Strat-O-Matic began as a company in 1961, when a Bucknell University mathematics student named Hal Richman began selling an early version of his baseball tabletop game out of his basement, buying advertising space in Sports Illustrated to aid sales. Richman lost money until 1963, when his decision to release a game containing one card for each player in Major League Baseball resulted in greatly increased sales. Richman later released a football game in 1968 and an "advanced" baseball game in 1972.
Strat-O-Matic is neither the first nor the only game company of its type; competitors include and have included APBA, Replay Publishing, Big League Manager, Design Depot, Negamco, Pursue the Pennant and Statis Pro. Although less sophisticated and aimed at younger players, Cadaco-Ellis' All Star Baseball (introduced in 1941) has remained the largest competitor with Strat-O-Matic, since it has been distributed through toy stores for over 50 years.
In a Strat-O-Matic game, each athlete is represented by a player card, on which are printed various ratings and result tables for dice rolls. A player, who may play solitaire or against another player, is in charge of making strategic and personnel decisions for his/her team, while determining the results of his/her decisions by cross-referencing dice rolls with a system of printed charts and tables. (The basic scheme may be understood in connection with the above images: one die selects which column is used on either the batter or the pitcher card, while the other two dice specify the outcome within the column.) The results on the player cards are determined by a combination of the respective athlete's real-life statistics for the previous year and (mostly in the case of the baseball game) independent research of news articles and scouting reports. All Strat-O-Matic games offer a "basic", "advanced", and "super-advanced" version; the more advanced versions give more strategic options to players while taking into account additional nuances of an athlete's abilities (e.g. in baseball, differences in hitting vs. left-handed or right-handed pitchers). The computer adaptations essentially rely on the same algorithms as the tabletop games, but they have the additional advantages of faster play and statistics compilation.

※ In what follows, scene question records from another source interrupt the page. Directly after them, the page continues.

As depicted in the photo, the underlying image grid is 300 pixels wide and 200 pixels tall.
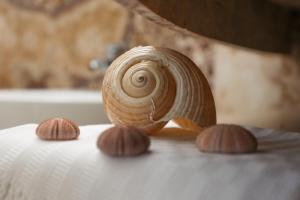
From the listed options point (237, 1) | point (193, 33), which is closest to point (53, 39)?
point (237, 1)

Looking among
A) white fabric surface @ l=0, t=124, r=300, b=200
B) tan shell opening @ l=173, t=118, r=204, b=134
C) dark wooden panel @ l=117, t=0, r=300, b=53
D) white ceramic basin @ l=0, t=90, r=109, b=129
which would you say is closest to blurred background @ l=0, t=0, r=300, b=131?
dark wooden panel @ l=117, t=0, r=300, b=53

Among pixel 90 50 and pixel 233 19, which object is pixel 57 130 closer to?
pixel 233 19

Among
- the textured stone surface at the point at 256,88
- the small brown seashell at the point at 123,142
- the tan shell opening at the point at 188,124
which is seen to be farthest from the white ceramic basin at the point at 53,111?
the small brown seashell at the point at 123,142

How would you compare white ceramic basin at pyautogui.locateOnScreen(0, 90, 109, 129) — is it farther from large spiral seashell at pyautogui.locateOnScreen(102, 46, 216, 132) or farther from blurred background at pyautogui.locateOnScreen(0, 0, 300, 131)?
large spiral seashell at pyautogui.locateOnScreen(102, 46, 216, 132)

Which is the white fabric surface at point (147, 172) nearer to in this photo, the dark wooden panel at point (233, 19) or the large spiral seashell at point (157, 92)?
the large spiral seashell at point (157, 92)

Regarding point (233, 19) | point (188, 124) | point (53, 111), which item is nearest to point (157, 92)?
point (188, 124)
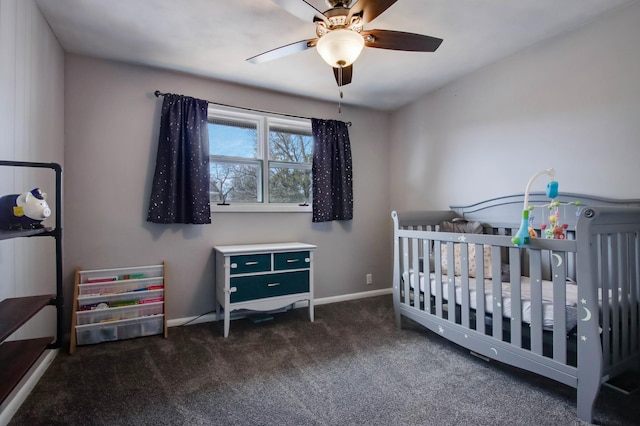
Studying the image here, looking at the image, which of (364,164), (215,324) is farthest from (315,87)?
(215,324)

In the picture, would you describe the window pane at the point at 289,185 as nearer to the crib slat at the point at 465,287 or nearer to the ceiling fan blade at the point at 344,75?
the ceiling fan blade at the point at 344,75

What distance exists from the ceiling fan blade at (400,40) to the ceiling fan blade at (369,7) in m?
0.10

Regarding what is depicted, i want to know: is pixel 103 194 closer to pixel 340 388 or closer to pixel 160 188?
pixel 160 188

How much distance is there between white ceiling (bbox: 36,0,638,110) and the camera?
187 cm

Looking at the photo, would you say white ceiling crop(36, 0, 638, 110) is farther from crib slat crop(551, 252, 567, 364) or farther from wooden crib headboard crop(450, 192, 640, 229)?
crib slat crop(551, 252, 567, 364)

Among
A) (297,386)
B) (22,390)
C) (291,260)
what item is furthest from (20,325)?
(291,260)

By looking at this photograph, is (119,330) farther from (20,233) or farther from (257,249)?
(20,233)

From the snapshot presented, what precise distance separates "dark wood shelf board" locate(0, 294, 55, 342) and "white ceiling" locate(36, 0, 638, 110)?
5.61 ft

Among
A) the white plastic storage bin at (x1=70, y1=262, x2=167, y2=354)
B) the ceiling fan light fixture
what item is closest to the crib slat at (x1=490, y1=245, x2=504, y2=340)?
the ceiling fan light fixture

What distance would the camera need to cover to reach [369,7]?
148 centimetres

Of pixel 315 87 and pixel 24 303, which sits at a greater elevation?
pixel 315 87

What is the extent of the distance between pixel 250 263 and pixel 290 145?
1.39m

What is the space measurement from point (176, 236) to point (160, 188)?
448 millimetres

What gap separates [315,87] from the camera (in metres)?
3.04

Strat-O-Matic games are generally recognized as very influential; they have been played by a wide variety of sports fans, including professional athletes themselves (Doug Glanville is a well-known Strat-O-Matic gamer). Games of Strat-O-Matic were shown being played in the Spike Lee film Crooklyn. In the book Magic the Gathering: the Pocket Players Guide, it was mentioned that Strat-O-Matic was a strong influence in the game design work of Richard Garfield.
Computer sports game designers and producers such as Trip Hawkins and Richard Hilleman have been life-long Strat-o-Matic players, indirectly influencing the development of rival computer baseball simulation games.
Strat-O-Matic's statistical research and game development methods are implemented with the intent of replicating athletes' abilities as accurately as possible, giving the gamer the feel of making managerial decisions. Many Strat-O-Matic users have devoted uncounted solitary hours toward playing out an entire season for a team or league, then comparing players' and teams' statistics from the game play (laboriously kept with pencil, paper, and slide rule in the era before hand-held calculators and computers) with their real-life equivalents; the closer the match, the more realistic Strat-O-Matic was deemed compared with its competitors.
However, despite their loyal fan base, such games are seeing their popularity decline in the face of electronic games' increasing popularity and sophistication.
Lamanna's Baseball Bulletin is a magazine of statistics meant to help players with the game. It was created by John Lamanna in 1985.